Becasue was still mad at me for making eyes at the girl-next-refrigerator next door. I wasn’t in the doghouse yet but threats to slather me in honey and pollen and lock me in the nearest apiary were definitely on the table. My pubes still hadn’t grown back—but that was Fate, not my huzzey-muffet, who lit my Hopeless Slack-Ass® recliner on fire last week. I survived. The chair did not. I needed a new Hopeless Slack-Ass® now. It was hopeless, but my own ass was far too tight to qualify—nor was it particularly chair-shaped.

So far, I hadn’t died hooting. I hadn’t even died by strangulation, suffocation, or forgetting my safe word again. In fact, I was starting to think I would never again die of anything. Perhaps Death was as much of a cunctator as ol’ Morty VI had been. Perhaps his scythe was in the shop. But so far, it was only Monday. There were a lot more days ahead, six of them even in this week!

An image popped into my mind right then: Dwight D. Eisenhower driving a Chevrolet in a kilt. I wasn’t sure what it meant—but it had to mean something. Why was this German-American wearing such a Scottish outfit (and where were his dormfuddies)? It had to mean something. Then I remembered Don Rickles’ and John Deydras’ trip to Bithynia, Togo, and finally Arcadia; it now all made sense. I then pondered how many more apostrophes dangling off the end of words I could use today. Perhaps another six? Who knew? Becasue just glared at me. Nurdlebutt meowed when I asked. The gnomes were even less help—their legendary omertà prevented them from even acknowledging my question.

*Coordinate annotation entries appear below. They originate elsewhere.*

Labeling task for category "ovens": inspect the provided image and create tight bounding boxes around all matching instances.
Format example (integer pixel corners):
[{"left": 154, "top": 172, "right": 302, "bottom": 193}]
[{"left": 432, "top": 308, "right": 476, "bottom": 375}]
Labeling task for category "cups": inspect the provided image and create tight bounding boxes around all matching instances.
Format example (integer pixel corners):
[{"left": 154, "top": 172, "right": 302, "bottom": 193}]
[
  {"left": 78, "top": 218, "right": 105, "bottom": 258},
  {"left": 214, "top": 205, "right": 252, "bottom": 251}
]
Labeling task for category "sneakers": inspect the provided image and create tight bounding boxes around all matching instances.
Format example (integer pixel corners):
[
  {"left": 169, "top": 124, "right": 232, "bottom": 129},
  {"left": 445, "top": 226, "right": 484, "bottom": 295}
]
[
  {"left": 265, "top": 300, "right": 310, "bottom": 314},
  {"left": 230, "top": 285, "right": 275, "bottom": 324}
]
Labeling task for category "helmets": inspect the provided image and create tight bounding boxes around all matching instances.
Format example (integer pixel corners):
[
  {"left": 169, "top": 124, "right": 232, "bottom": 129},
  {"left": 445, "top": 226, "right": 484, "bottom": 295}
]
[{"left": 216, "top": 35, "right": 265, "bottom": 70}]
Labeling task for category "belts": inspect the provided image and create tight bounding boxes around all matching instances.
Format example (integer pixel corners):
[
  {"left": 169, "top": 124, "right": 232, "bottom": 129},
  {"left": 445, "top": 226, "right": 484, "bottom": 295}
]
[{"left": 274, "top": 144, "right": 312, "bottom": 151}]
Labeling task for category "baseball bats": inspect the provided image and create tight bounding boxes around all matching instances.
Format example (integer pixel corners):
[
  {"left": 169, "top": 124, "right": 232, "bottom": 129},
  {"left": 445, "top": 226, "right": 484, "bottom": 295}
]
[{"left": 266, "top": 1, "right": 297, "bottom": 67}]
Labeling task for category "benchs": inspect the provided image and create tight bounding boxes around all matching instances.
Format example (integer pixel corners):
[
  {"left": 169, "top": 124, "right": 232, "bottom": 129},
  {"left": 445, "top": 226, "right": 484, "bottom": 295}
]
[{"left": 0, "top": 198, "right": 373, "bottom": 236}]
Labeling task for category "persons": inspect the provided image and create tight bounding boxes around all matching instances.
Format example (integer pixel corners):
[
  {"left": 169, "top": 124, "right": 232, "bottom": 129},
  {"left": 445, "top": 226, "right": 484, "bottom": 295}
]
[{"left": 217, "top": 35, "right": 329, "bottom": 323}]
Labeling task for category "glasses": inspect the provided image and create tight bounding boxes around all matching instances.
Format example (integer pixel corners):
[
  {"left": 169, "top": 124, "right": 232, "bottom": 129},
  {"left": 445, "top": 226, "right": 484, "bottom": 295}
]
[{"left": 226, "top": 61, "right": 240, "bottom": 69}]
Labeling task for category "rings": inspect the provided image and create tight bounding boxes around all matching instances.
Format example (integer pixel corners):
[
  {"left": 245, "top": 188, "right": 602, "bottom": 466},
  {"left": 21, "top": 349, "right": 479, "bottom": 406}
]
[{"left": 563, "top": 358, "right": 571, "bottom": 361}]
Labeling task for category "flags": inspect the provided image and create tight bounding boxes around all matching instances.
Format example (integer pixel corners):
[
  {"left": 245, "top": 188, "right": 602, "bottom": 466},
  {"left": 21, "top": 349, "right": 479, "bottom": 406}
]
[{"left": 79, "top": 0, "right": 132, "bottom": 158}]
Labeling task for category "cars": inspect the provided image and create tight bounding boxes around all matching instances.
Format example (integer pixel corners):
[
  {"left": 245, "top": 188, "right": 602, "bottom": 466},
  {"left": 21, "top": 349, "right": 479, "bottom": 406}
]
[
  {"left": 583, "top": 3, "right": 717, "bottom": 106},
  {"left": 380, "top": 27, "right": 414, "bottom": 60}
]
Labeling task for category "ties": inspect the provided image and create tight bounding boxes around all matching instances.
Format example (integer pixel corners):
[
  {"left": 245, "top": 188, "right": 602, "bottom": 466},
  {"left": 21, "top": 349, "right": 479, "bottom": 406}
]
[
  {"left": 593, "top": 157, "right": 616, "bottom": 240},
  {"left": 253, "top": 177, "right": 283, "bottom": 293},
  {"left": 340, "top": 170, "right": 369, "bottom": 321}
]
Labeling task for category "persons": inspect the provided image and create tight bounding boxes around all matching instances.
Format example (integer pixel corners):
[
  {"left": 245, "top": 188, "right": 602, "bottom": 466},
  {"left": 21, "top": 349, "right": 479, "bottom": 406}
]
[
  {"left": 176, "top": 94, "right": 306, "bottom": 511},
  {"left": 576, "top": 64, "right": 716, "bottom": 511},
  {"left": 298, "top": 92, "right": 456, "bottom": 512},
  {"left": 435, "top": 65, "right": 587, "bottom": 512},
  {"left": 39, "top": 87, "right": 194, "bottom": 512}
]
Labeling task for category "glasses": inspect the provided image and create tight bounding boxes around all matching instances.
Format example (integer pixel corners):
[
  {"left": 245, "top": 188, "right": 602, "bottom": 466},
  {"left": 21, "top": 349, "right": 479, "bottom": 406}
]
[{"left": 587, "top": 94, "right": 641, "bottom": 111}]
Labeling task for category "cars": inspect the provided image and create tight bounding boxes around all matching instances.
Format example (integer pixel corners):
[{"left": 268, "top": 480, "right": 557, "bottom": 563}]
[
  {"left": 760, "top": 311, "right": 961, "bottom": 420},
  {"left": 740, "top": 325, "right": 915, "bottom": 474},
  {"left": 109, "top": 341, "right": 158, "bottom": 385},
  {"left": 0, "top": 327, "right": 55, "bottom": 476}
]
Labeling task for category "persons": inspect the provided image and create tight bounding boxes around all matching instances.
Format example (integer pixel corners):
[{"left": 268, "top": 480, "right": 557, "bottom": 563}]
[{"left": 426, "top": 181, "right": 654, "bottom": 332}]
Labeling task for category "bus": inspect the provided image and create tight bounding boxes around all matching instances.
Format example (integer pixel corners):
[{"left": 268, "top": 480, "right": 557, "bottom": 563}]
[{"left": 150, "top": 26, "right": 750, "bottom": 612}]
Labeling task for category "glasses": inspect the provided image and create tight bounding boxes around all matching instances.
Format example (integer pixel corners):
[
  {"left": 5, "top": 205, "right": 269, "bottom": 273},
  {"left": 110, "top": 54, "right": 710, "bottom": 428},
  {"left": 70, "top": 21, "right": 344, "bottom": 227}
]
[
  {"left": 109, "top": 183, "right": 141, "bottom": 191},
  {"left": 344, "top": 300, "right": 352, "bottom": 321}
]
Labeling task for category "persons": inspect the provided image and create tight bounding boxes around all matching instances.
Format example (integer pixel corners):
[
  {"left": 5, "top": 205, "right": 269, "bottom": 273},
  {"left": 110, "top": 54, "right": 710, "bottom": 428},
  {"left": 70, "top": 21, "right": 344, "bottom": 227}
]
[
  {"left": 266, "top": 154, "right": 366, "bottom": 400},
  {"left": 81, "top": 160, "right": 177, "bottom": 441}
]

I decided to set aside the question and find more useful things to do with myself. (A novel idea, I know.) I contemplated writing a novel, but I had already done that and it hadn’t worked out well. So instead I went to pluck some fresh chicken flowers and make a dainty bouquet to give to my huzzey-muffet. But all the clucking wouldn’t stop and then one of them pecked my eyes out. This wasn’t as vexing as that time I accidentally left my pet donkey on the roof of that haberdashery, but it sure came close.